C'è una frase divertente, che ripete spesso Gary Lineker: «Il calcio è uno sport dove si gioca undici contro undici e dove alla fine vincono i tedeschi». Numeri e cifre dicono che quando affronta gli azzurri per la Germania non è così e questo spiega come i tedeschi avrebbero preferito ritrovarsi di fronte gli inglesi, perché se è vero che il Chelsea ha battuto (ai rigori) il Bayern nella finale di Champions League di un mese fa all'Allianz Arena, è anche vero che a Varsavia, giovedì, soprattutto i giocatori del Bayern rivivranno le stesse sensazioni del 19 maggio, quando si erano ritrovati a partire da favoriti e avevano giocato sempre all'attacco, salvo perdere ai rigori. Per questo è arrivata l'ora della mobilitazione generale, nel tentativo di scacciare i fantasmi. Non c'è più traccia degli sfottò, anche di pessimo gusto, di sei anni fa.
Questa volta, c'è soltanto rispetto verso l'Italia del pallone. Lo ha spiegato, nel ritiro di Danzica, Mesut Özil, allievo di Mourinho al Real, scelto come «uomo del match» in due partite di questo Europeo, uno dei pochi intoccabili: «Il passato non conta.
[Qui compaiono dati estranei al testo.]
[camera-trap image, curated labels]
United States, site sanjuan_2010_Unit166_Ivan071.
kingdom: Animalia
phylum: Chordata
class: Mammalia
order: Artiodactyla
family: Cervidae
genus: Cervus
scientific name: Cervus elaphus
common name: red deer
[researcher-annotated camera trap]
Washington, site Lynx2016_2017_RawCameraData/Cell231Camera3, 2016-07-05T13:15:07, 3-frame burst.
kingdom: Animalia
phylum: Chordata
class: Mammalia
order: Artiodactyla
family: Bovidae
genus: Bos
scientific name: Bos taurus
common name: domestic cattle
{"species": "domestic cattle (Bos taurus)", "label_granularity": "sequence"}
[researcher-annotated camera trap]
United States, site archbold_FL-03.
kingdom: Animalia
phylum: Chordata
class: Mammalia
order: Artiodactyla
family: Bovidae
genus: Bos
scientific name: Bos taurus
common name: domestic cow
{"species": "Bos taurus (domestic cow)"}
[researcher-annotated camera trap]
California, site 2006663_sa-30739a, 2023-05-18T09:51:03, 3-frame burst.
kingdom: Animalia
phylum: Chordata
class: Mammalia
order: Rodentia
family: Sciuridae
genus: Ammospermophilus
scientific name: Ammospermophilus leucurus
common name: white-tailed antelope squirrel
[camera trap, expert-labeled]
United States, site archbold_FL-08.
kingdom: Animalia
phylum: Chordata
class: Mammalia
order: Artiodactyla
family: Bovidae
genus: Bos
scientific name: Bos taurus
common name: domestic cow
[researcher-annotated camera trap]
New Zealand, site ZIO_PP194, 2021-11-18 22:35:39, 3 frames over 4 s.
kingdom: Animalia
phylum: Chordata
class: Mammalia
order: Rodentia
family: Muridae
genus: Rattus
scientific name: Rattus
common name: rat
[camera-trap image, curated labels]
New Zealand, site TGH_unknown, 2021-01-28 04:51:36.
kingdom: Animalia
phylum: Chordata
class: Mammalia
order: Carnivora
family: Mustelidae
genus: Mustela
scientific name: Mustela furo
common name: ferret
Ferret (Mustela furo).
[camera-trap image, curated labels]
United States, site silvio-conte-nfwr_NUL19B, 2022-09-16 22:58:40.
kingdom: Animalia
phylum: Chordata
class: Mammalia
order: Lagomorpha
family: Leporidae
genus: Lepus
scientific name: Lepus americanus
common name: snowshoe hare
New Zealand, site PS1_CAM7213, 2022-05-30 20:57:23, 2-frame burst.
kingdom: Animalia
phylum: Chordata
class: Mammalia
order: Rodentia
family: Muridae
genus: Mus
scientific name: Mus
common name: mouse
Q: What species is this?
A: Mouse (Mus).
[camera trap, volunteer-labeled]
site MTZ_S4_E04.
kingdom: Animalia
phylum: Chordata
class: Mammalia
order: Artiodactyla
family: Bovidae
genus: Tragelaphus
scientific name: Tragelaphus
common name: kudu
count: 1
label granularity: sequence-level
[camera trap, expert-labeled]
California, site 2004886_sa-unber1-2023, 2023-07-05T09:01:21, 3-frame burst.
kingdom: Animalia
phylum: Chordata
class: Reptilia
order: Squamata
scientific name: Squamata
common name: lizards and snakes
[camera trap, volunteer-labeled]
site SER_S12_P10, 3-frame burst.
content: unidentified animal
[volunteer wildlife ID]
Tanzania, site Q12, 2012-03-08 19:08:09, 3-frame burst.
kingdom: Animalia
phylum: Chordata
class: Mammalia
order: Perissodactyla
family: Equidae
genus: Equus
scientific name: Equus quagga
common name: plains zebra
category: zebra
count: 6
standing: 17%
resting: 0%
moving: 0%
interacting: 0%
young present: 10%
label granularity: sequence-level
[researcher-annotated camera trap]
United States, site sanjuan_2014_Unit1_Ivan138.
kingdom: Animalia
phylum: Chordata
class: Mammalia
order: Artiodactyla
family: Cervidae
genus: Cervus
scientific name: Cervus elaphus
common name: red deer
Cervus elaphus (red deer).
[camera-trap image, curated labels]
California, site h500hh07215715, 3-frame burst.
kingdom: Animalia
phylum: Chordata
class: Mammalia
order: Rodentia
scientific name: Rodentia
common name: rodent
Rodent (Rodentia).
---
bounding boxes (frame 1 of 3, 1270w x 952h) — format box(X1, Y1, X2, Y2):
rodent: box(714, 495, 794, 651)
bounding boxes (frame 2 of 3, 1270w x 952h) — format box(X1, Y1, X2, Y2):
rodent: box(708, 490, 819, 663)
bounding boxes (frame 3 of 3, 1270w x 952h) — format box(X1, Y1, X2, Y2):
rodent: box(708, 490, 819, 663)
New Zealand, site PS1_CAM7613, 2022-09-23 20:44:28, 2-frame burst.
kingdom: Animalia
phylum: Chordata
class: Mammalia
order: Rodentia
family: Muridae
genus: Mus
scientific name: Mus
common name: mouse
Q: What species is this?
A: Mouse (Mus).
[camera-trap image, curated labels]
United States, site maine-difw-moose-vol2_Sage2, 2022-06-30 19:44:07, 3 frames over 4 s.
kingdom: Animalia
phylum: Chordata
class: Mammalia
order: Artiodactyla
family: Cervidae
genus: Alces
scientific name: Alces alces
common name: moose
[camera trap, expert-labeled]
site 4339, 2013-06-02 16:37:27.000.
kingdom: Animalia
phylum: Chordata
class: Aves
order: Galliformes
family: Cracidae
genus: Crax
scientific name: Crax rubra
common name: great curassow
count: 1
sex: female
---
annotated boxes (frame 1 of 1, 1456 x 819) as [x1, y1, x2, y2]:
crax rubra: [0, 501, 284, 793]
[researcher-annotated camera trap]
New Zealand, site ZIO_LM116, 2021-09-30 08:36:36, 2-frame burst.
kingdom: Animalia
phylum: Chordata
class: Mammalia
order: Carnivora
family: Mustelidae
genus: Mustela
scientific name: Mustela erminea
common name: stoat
L'Italia è una squadra molto compatta, ha Pirlo che è un giocatore di classe mondiale, ha Balotelli, che è un grande attaccante, ha tanti campioni, ma noi possiamo batterla, se riusciremo ad esprimere tutto il potenziale di questa squadra. Il nostro pensiero è quello di tornare a casa con la coppa. Siamo venuti qui per questo, ma non abbiamo mai pensato di essere già finale con la Spagna. Rispetto al Mondiale di due anni fa, siamo più maturi, più solidi, più costanti: possiamo far bene anche contro avversari forti. Siamo una nazionale giovane e affamata». E Koepke, il preparatore dei portieri: «Le statistiche in questo caso non contano; vogliamo riscrivere la storia».
Siccome dell'Italia non si fida nessuno, lo staff sanitario della Mannschaft ha fatto gli straordinari per rimettere in piedi Schweinsteiger, tormentato da un problema ai legamenti della caviglia destra, un malanno che si trascina da febbraio; dopo due giorni di cure intensive, ieri è tornato ad allenarsi con tutti gli altri. Che Löw pensasse con preoccupazione all'Italia lo si era capito anche dalla formazione scelta per affrontare la Grecia: in panchina Gomez, Müller e Podolski, spazio a Klose, Reus e Schurrle. E dopo la fuga di notizie, che consente di conoscere la formazione in anticipo, questa volta il c.t. ha promesso massima segretezza, fino all'ultimo. Lui a Dortmund sei anni fa era in panchina accanto a Klinsmann e non ha ancora dimenticato. «Italia, adesso facciamo i conti», ha titolato la Bild . Ma con i titoli dei giornali non si sono mai vinte le partite.